What you need to do:
Quote the material exactly from the line that contains "La Quinta Inn" through its last line. Any pictures are to be left out.

Data extract:
★ ★ ★ ★ ★

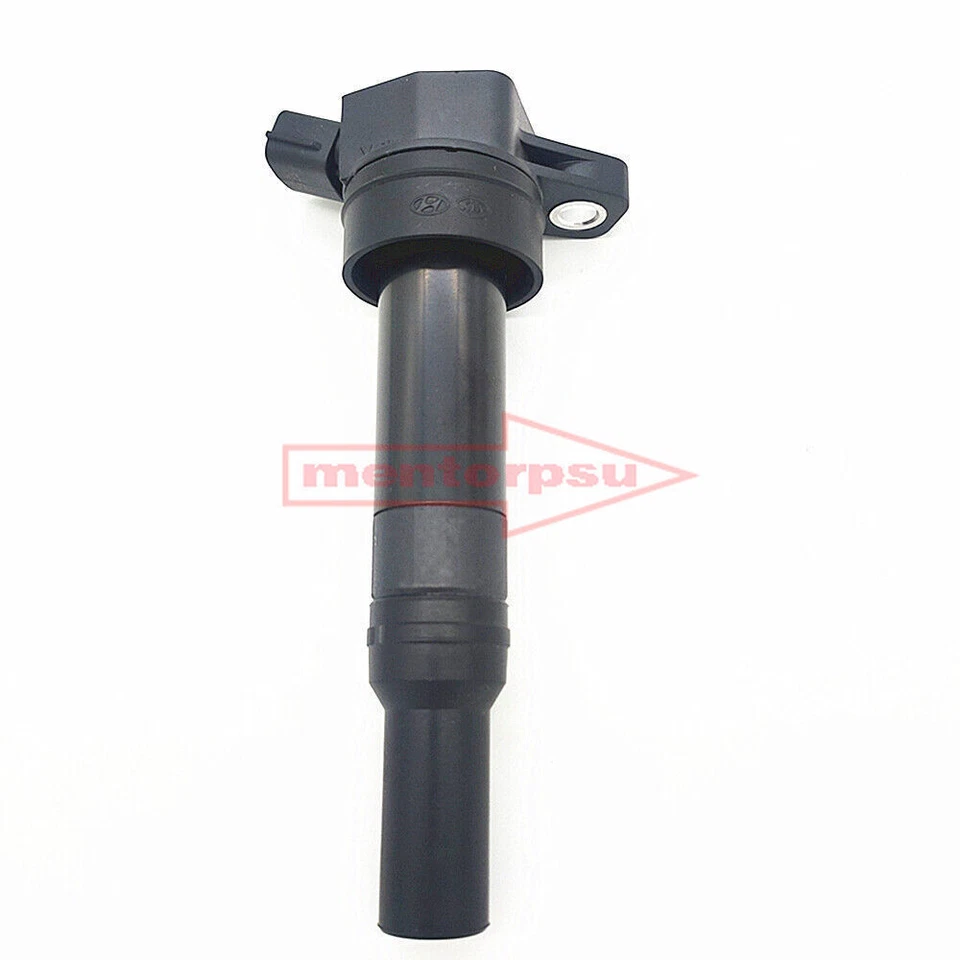 Bobina de ignição 4X para Hyundai Elantra Tucson Kia Forte Soul 1.8L 2.0L 27300-2E000 - Imagem 2 de 4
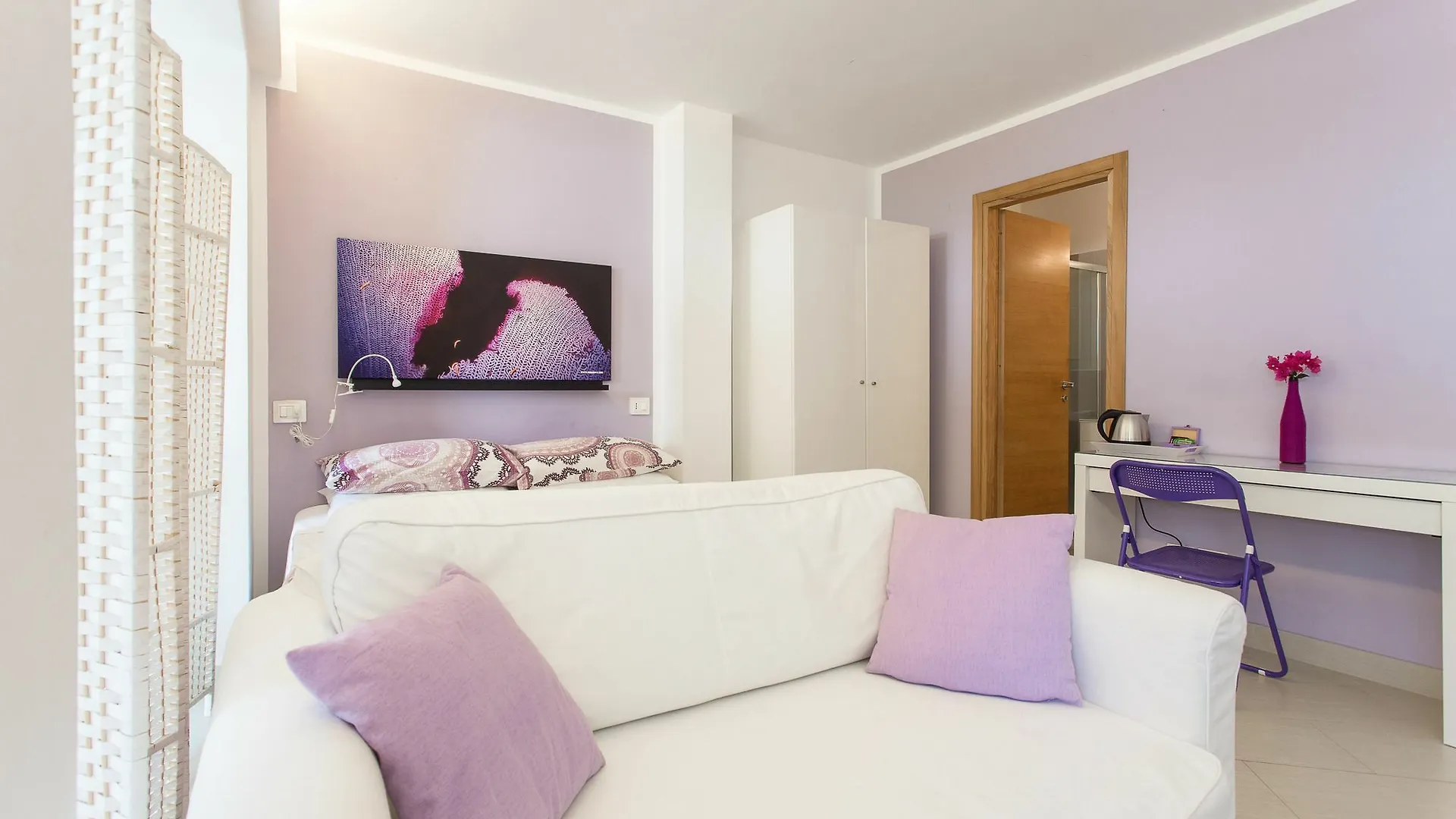 Apartment Mondello Suites Flh - Gorgonia Italien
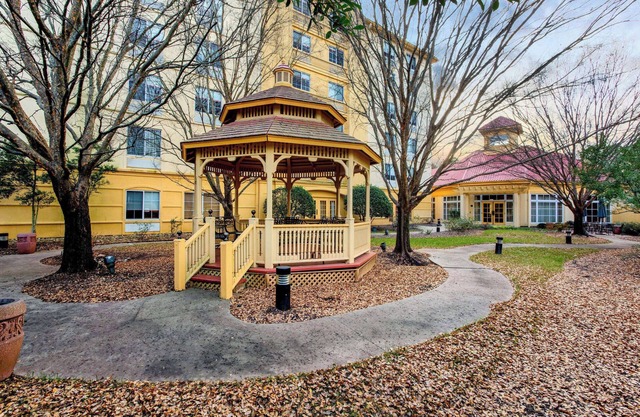 La Quinta Inn & Suites by Wyndham Raleigh/Durham Southpoint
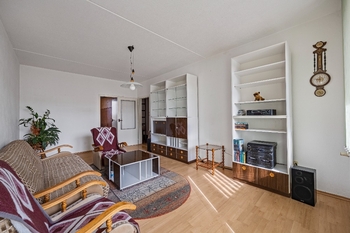 Pronájem bytu 3+1 v osobním vlastnictví 75 m², Jindřichův Hradec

★ ★ ★ ★ ★

Exercise response:
 La Quinta Inn & Suites by Wyndham Raleigh/Durham Southpoint
 Pronájem bytu 3+1 v osobním vlastnictví 75 m², Jindřichův Hradec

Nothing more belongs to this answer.